The most unbelievable character has to be Jennifer Jason Leigh's. Early on, we learn that this character is not only the daughter of a prince, but has been given a sheltered life (she was raised in a convent.) You would probably expect that she would be terrified throughout her ordeal with Martin and his followers. Well, she is... for the first minute or two. After that, right out of the blue she starts to almost enjoy all of the stuff that she is made to go through. Not only that, she finds herself attracted to Martin, the leader of all that happens to her. If that's not bad enough, later in the movie she reveals that she still has feelings towards Steven, and she finds herself torn between the two. Steven manages to observe some of this later in the movie, and believe it or not he's still determined to win her back when I think any other man would have purposely given up the fight with this evidence (or continued the fight long enough so he could punch her lights out.) The unconvincing characters wasn't the only problem I had with Flesh + Blood. There are questions like: Are we to believe the enemy just opened the city gates not long after the beginning of the movie? Will someone get visible signs of the Plague just hours after being infected? There's even sillier stuff in the movie, the most ludicrous moment being when Steven's forces storm the castle with a wooden machine that's not only too complex for the era, but we are to believe they constructed it in just a span of a few hours.
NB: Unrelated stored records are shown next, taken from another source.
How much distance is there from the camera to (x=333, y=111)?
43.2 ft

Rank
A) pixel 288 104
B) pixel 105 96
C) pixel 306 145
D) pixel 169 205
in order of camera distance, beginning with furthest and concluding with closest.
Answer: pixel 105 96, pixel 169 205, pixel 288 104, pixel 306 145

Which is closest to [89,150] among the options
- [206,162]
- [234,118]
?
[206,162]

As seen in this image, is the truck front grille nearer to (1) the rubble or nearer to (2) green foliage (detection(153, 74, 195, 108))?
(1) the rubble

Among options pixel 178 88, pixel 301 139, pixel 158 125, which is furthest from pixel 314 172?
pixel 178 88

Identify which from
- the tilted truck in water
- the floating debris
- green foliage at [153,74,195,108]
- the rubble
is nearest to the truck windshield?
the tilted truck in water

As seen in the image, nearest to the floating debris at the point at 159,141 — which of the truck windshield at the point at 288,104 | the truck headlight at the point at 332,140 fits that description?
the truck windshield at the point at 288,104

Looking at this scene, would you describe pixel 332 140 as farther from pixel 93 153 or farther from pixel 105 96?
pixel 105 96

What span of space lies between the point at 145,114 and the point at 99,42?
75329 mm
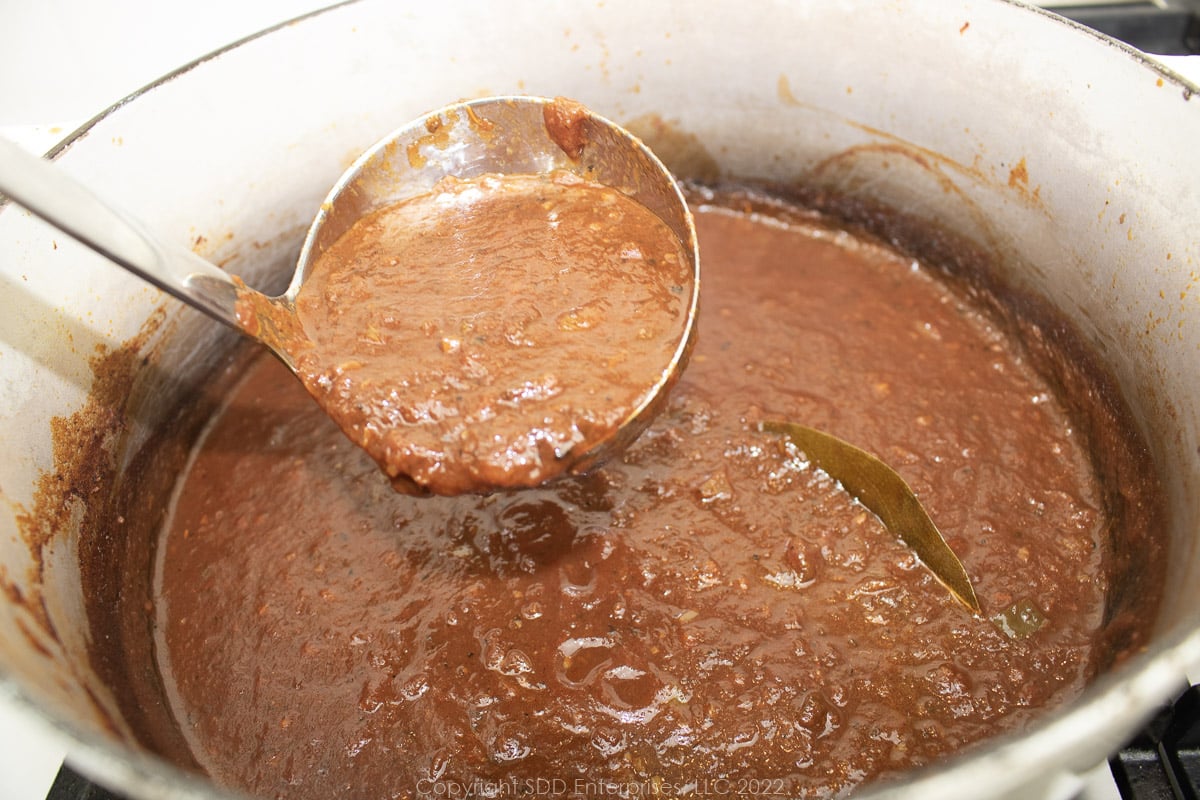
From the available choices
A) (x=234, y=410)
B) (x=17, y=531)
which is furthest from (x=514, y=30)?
(x=17, y=531)

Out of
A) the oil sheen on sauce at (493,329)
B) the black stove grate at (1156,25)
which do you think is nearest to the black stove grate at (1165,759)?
the oil sheen on sauce at (493,329)

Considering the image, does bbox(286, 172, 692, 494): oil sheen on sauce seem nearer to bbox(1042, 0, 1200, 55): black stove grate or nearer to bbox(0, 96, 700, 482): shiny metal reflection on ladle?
bbox(0, 96, 700, 482): shiny metal reflection on ladle

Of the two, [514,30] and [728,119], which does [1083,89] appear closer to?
[728,119]

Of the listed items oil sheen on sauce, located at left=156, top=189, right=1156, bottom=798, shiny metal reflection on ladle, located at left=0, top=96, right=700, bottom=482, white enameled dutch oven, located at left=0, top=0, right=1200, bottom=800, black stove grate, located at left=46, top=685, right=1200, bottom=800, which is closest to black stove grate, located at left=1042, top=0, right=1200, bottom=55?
white enameled dutch oven, located at left=0, top=0, right=1200, bottom=800

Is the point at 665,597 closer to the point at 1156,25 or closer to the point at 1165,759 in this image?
the point at 1165,759

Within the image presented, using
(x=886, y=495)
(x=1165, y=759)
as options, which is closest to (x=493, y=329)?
(x=886, y=495)

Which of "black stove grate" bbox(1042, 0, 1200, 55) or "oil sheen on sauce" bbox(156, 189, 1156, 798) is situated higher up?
"black stove grate" bbox(1042, 0, 1200, 55)

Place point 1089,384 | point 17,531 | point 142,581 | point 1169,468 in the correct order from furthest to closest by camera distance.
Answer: point 1089,384, point 142,581, point 1169,468, point 17,531
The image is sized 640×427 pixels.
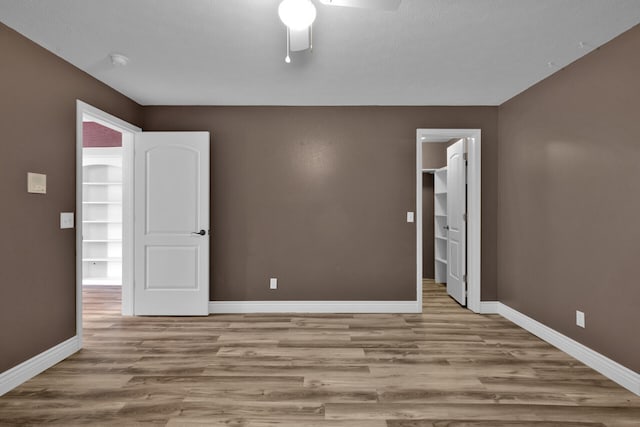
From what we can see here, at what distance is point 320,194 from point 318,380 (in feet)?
7.36

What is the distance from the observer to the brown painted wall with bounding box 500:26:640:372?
256cm

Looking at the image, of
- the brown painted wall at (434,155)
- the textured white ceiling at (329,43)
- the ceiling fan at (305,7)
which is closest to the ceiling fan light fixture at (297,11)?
the ceiling fan at (305,7)

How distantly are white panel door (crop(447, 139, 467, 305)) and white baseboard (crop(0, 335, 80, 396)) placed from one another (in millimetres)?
4056

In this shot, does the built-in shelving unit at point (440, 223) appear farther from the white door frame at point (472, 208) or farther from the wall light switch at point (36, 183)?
the wall light switch at point (36, 183)

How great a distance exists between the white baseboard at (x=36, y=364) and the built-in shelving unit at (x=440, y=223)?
5044 mm

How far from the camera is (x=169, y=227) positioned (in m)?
4.23

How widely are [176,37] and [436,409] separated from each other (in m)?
2.99

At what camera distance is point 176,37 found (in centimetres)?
266

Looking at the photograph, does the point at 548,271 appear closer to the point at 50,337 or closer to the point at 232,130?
the point at 232,130

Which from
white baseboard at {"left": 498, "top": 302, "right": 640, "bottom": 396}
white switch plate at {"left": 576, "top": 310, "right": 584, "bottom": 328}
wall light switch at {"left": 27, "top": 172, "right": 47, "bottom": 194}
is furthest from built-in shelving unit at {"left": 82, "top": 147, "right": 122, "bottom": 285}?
white switch plate at {"left": 576, "top": 310, "right": 584, "bottom": 328}

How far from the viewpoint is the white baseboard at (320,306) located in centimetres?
436

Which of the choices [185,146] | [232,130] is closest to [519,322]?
[232,130]

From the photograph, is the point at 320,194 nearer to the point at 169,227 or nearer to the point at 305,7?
the point at 169,227

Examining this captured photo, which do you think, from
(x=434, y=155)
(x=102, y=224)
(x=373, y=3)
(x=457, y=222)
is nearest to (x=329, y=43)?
(x=373, y=3)
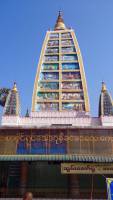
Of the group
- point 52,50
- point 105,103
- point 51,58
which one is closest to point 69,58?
point 51,58

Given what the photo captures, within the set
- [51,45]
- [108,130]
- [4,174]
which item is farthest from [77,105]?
[4,174]

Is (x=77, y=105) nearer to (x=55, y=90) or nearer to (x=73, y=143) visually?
(x=55, y=90)

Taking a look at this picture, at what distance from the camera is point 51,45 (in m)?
43.1

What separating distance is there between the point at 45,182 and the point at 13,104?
14.9 m

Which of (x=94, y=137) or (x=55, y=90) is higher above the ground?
(x=55, y=90)

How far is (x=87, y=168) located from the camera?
54.1 ft

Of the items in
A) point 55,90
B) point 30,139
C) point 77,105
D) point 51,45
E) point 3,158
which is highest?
point 51,45

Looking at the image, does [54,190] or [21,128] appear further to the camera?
[21,128]

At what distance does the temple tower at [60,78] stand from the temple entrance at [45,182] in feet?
49.9

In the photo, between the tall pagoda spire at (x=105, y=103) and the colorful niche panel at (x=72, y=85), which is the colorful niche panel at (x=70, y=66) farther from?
the tall pagoda spire at (x=105, y=103)

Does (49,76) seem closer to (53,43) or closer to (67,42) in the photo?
(53,43)

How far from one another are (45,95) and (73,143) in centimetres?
1803

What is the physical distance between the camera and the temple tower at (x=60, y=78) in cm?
3519

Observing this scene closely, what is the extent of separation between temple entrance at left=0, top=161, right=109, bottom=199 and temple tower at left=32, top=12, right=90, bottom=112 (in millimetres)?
15195
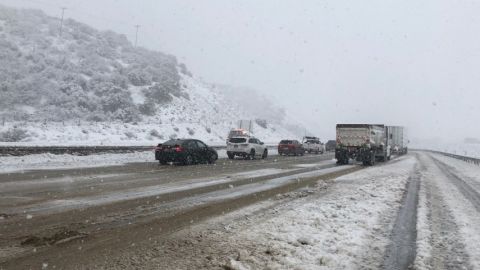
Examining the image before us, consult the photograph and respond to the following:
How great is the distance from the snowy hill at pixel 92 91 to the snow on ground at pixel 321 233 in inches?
1327

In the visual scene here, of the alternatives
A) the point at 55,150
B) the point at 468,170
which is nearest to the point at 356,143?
the point at 468,170

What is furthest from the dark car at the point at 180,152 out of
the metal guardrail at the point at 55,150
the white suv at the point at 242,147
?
the white suv at the point at 242,147

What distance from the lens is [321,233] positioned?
7648 millimetres

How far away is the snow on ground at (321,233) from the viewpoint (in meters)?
5.94

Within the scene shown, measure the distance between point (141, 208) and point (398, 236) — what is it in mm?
5367

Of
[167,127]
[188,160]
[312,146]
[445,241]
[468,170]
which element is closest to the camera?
[445,241]

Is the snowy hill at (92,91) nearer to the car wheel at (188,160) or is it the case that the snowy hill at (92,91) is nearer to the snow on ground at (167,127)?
the snow on ground at (167,127)

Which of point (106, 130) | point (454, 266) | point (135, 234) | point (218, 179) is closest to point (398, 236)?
point (454, 266)

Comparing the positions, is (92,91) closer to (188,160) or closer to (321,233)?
(188,160)

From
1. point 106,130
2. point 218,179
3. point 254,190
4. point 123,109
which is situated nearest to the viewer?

I could go on for some time picking the faults of this movie. But I don't really want to do that. Yes, the movie has a number of faults, but I can't call it a bad movie; there is some really good stuff in here. First, the movie looks great. On a limited budget ($6.5 million, according to one source), director Verhoeven (Robocop) has made an utterly convincing picture of the era. The costumes... props... just about everything feels accurate, from the mud and smoke-filled battlefields to the candle-lit interiors. Second, there's a great performance by Hauer. He is clearly having fun in his role, and he makes his character a likable one despite all the bad things he does. And speaking of bad things, the movie is full of them. As I indicated earlier, it seems that the makers of the movie were looking at the era with eyes of exploitation. In the movie, there are people hung in trees, and their corpses left alone for weeks to rot in the air. There are nuns that get whacked on the head by swords. There are stillborn babies stuffed into barrels and buried in mud puddles. There are tongues that have been cut out. There are bloody piercing with arrows and spears. There are several scenes of rape, as well as a lot of nudity. Flesh + Blood is jam-packed with stuff like this, so despite its problems it's never boring, despite running more than two hours. I would compare the movie to a sketch made by a great artist before making the actual masterpiece; it's rough and needs a lot of work, but you still see some greatness in there. Maybe someday we'll get a remake, and see the full potential that right now is just hinted.